TEXTE FOURNI:

58(1)        Une partie peut demander à la Cour,

a)             soit de se prononcer, avant l'audience, sur une question de droit soulevée dans une instance si la décision pourrait régler l'instance en totalité ou en partie, abréger substantiellement l'audience ou résulter en une économie substantielle des frais;

b)             soit de radier un acte de procédure au motif qu'il ne révèle aucun moyen raisonnable d'appel ou de contestation de l'appel,

(2)            Aucune preuve n'est admissible à l'égard d'une demande,

a)             présentée en vertu de l'alinéa (1)a), sauf avec l'autorisation de la Cour ou le consentement des parties;

b)             présentée en vertu de l'alinéa (1)b).

(3)            L'intimée peut demander à la Cour le rejet d'un appel au motif que,

a)             la Cour n'a pas compétence sur l'objet de l'appel;

b)             une condition préalable pour interjeter appel n'a pas été satisfaite;

c)              l'appelant n'a pas la capacité légale d'intenter ou de continuer l'instance,

et la Cour peut rendre jugement en conséquence

[14]          L'avocat de l'appelant s'est référé à la décision du juge Tremblay de cette Cour dans l'affaire Nanini c. La Reine, [1994] A.C.I. no 426 (Q.L.). Dans cette affaire, une corporation avait payé un dividende à une autre corporation qui a été cotisée en vertu de l'article 160 de la Loi. Par la suite, les actionnaires de la deuxième corporation ont été cotisés en vertu de l'article 160 pour un dividende reçu de cette deuxième corporation. Le juge était d'avis que le bénéficiaire d'un premier transfert ne peut pas devenir l'auteur d'un transfert engageant la responsabilité d'un nouveau bénéficiaire. Selon l'avocat de l'appelant, les faits de la présente affaire sont identiques en ce sens qu'ils impliquent une application en cascade de l'article 160. Il se réfère aux paragraphes 58, 59, 66 et 67 des motifs de cette décision :

...

MATÉRIEL SOURCE:

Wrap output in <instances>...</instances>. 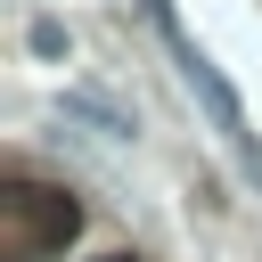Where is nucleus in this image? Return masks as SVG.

CONSIGNES:
a - Selon l'extrait juridique, quelle partie peut demander à la Cour le rejet d'un appel au motif que la Cour n'a pas compétence sur l'objet de l'appel ?
b - Poursuivez la rédaction de l'extrait juridique sur la procédure devant la Cour à partir de l'endroit où il s'interrompt.
Le matériel provient d'une source distincte de celle de l'extrait juridique.

RÉPONSES PAR TÂCHE:
a - L'intimée.

b -
58             Quant à savoir si le bénéficiaire d'un premier transfert peut lui-même devenir auteur d'un transfert engageant la responsabilité d'un nouveau bénéficiaire, la Cour n'est pas convaincue par l'argument de la procureure de l'intimée que ce mécanisme serait prévu dans les dernières lignes du paragraphe 160(1) :

... mais aucune disposition du présent paragraphe n'est réputée limiter la responsabilité de l'auteur du transfert en vertu de toute autre disposition de la présente loi.

59             En réalité, la Cour ne voit tout simplement pas comment cette phrase peut être interprétée dans le sens qu'un bénéficiaire peut lui-même devenir auteur du transfert, rendant solidaire un autre bénéficiaire et ainsi de suite en cascade.

...

66             De plus, l'article 160 est déjà en soi assez exorbitant du droit commun que si le législateur avait voulu le faire en cascade, il l'aurait dit spécifiquement.

67             Étant donné la conclusion à laquelle la Cour est arrivée précédemment, à savoir qu'il ne peut y avoir d'application en cascade de l'article 160, il n'est pas nécessaire de me prononcer sur les deux autres points.

[15]          L'avocat de l'appelant fait valoir que selon la décision de cette Cour dans l'affaire Nanini, SNAZZ l'auteur du transfert, a transféré sa dette à 151041, la bénéficiaire du transfert. La bénéficiaire du transfert, considérant la façon dont l'article 160 est rédigé, ne peut pas devenir elle-même un auteur de transfert au sens de l'article 160.

[16]          L'avocate de l'intimée a informé la Cour qu'elle n'avait pas été prévenue de cette requête. Elle fit valoir qu'une requête devait se présenter selon les délais prescrits, qu'elle ne voyait pas qu'en de telles circonstances, qu'une décision puisse être rendue et que cette décision puisse abréger substantiellement l'audience ou résulter en une économie substantielle des frais.

[17]          La requête a été refusée parce qu'elle n'avait pas été présentée dans les délais prescrits. La Cour a informé l'avocat de l'appelant qu'évidemment il ne lui était pas interdit de plaider au fond la pertinence de cette décision.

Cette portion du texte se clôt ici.